Moreover, the Court of Appeals, in our judgment, should have taken into consideration the events which occurred subsequent to the filing of the petition in mandamus, particularly the facts that the election for centralization carried upon March 30, 1929, that bonds were issued, and the centralized school building was thereafter constructed in such rural school district. The defendant in error maintains that these facts are immaterial, and cites the case of State, ex rel. Ice Fuel Co., v. Kreuzweiser, Inspector of Buildings, 120 Ohio St. 352, 166 N.E. 228, in support of this contention. We do not consider this decision in point. In that case the question involved was, whether, after a building permit had been issued in a city, the fact that a zoning ordinance was enacted which would have prevented the erection of the type of building proposed by the applicant holding the building permit, would defeat an application for a writ of mandamus to compel the issuance of the permit. This court allowed the writ. Obviously the enactment of the zoning ordinance could not properly have a retroactive effect so as to defeat a right already existing. No such question arises here, where the resolution providing for the centralization election was enacted prior to the filing of the petition for transfer.
Upon the facts presented by this record, the court's discretion in the issuance of this extraordinary writ should have been influenced by the fact that the centralized school district had been established prior to the hearing of the mandamus case upon its merits. It is the general rule that "The question whether a mandamus should issue to protect the interest of the public does not depend upon a state of facts existing when the petition was filed, if that state of facts has ceased to exist when the final judgment is rendered." Northern Pacific Railroad Co. v. Washington Territory, 142 U.S. 492, at page 508, 12 S.Ct., 283, 289, 35 L.Ed., 1092.
"In considering what justice requires as to the disposition of any cause, the court must consider changes in fact or in law and other subsequent events decisively affecting the relief to be afforded, which have been called to its attention as having supervened since the proceeding was instituted."

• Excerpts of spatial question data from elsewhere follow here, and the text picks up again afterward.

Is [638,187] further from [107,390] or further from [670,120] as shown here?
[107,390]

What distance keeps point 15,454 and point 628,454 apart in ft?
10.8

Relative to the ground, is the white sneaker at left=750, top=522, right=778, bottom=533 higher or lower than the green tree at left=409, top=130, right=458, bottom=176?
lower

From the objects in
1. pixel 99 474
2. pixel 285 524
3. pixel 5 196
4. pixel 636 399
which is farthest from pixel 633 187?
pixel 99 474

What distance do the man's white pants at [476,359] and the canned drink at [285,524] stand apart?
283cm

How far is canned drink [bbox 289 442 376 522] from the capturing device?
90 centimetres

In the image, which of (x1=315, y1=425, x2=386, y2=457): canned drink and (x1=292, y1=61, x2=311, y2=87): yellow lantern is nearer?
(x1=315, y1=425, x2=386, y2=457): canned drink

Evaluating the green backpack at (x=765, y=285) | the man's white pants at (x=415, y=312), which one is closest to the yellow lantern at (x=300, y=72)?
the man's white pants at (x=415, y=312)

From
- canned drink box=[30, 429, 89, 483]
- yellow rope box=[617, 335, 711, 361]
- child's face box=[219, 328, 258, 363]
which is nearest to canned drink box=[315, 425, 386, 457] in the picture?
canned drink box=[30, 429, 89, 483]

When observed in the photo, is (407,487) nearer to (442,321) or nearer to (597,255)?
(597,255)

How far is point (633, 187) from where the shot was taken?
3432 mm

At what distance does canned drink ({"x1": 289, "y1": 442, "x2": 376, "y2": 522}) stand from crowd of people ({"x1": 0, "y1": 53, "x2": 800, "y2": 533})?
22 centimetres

To the same effect are People, ex rel. Tilden, v. Massieon, Mayor, 204 Ill. App. 70, affirmed in 279 Ill. 312, 116 N.E. 639; Dexner v. Houghton, Bldg. Inspector, 153 Minn. 284, 190 N.W. 179; State, ex rel, Shelton, v. Edwards, City Clerk, 109 Conn. 249, 146 A. 382; City of Owatonna v. Chicago, R.I. P. Ry. Co., 156 Minn. 475, 195 N.W. 452, 453. In the latter case it is stated in the opinion:
"When a court is asked to exercise the extraordinary power of mandamus, it is not limited to a consideration of the facts and conditions as they existed at the time the proceeding was initiated, but should take into consideration the facts and conditions existing at the time it determines whether a peremptory writ should issue."
It follows that the peremptory writ of mandamus was improperly issued, and the judgment of the Court of Appeals will be reversed.
MARSHALL, C.J., KINKADE, ROBINSON, JONES, MATTHIAS and DAY, JJ., concur.